Q: What can be done to improve the unfortunate climate
A: It is very important that we educate students at all
levels about our Constitution, about the structure of our Constitution,
including the concept of judicial independence. All of us should be concerned
with the knowledge that schools are teaching much less, and in some cases
nothing, about civics and government to our students. There is no mandatory
testing on these subjects; there is no longer a focus on these subjects. Our
system of constitutional democracy will suffer greatly if this is not corrected.
It is also important that adults in this country have an opportunity to
understand the concerns about the need for an independent Judiciary and that
they have a chance to think about and discuss some of these concerns at public
gatherings. I hope that judges—both federal and state—will accept opportunities
when offered to talk about these topics.
Q: You have traveled abroad extensively to work with
and observe foreign courts in action. Do these judges and courts experience some
of the same conflicts U.S. judges are confronting?
A: For many years, the federal courts in our country
have been greatly admired by leaders in other nations. They have been held up as
models for judicial independence and effectiveness. There is less of that today
as people in other nations see attacks in this country on judges in the
circumstances I described above.
Our country has been very much focused on encouraging newly formed nation
states to embrace the rule of law and to develop strong, fair, and able
judiciaries. We have provided aid to many countries to help them achieve these
goals. It is ironic that at the same time we are supporting other countries'
efforts, we're seeing efforts in our country to damage or destroy our own
Q: You know a lot of federal judges throughout the
country and hear them talk about their work and their lives.
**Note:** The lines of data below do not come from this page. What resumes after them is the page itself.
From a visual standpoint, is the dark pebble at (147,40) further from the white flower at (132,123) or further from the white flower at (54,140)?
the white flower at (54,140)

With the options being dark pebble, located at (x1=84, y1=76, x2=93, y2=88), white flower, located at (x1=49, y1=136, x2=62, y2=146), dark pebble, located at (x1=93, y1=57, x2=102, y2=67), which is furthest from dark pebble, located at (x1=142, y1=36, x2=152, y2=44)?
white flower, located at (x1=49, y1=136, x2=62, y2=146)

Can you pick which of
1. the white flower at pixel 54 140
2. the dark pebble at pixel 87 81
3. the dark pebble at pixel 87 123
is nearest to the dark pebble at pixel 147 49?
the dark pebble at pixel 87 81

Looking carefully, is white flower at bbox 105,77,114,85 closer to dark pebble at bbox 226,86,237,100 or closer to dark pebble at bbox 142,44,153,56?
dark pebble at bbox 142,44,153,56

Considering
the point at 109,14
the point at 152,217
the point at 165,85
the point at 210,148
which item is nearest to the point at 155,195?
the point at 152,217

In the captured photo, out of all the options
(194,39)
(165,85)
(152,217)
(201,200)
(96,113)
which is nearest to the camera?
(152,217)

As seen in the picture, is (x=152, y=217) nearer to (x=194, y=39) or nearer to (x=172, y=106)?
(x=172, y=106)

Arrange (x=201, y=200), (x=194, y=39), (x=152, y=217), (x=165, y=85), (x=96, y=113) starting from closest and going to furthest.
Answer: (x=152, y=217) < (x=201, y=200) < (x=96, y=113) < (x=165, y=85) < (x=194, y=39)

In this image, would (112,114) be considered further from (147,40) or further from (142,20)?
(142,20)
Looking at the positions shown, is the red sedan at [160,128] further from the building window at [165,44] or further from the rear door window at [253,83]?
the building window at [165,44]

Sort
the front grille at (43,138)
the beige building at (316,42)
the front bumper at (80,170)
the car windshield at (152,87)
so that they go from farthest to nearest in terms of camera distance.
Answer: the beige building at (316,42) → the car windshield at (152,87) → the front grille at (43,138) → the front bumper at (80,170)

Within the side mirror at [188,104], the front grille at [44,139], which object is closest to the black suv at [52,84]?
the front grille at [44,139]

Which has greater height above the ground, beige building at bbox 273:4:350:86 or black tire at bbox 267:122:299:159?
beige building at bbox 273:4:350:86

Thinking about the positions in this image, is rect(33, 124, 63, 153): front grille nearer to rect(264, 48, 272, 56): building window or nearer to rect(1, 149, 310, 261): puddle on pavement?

How has the decline
in the value of judges’ compensation impacted the morale of federal judges?
A: Historically, the federal Judiciary has been
comprised of people who demonstrated their ability and achievement in the legal
profession, and who for that reason were chosen to serve on the federal bench.
In earlier times, the salaries paid to federal judges and the salaries paid to
people in similar positions outside the Judiciary were comparable. Today, that
is no longer the case and there has been a steady erosion of the salary levels
for federal judges compared to other positions. It is not uncommon for a law
clerk at the Supreme Court or a Court of Appeals to earn within the first year
of private employment as much or more than the judge for whom the clerk worked.
Salaries of law professors similarly exceed that of federal judges.
What may happen and what may already have started is that our judges will
become more like civil servants, starting at a very low salary in lower
positions on behalf of the courts, and working up to judicial appointments in
time. This is the system used by most countries in the European Union today. It
is not the choice that we followed in this nation previously, and I hope it will
not be the path we follow. It is not as attractive to be a judge today as it was
in the 1950s, 60s or 70s and I can understand the concerns that have been raised
by those who serve on federal courts at all levels.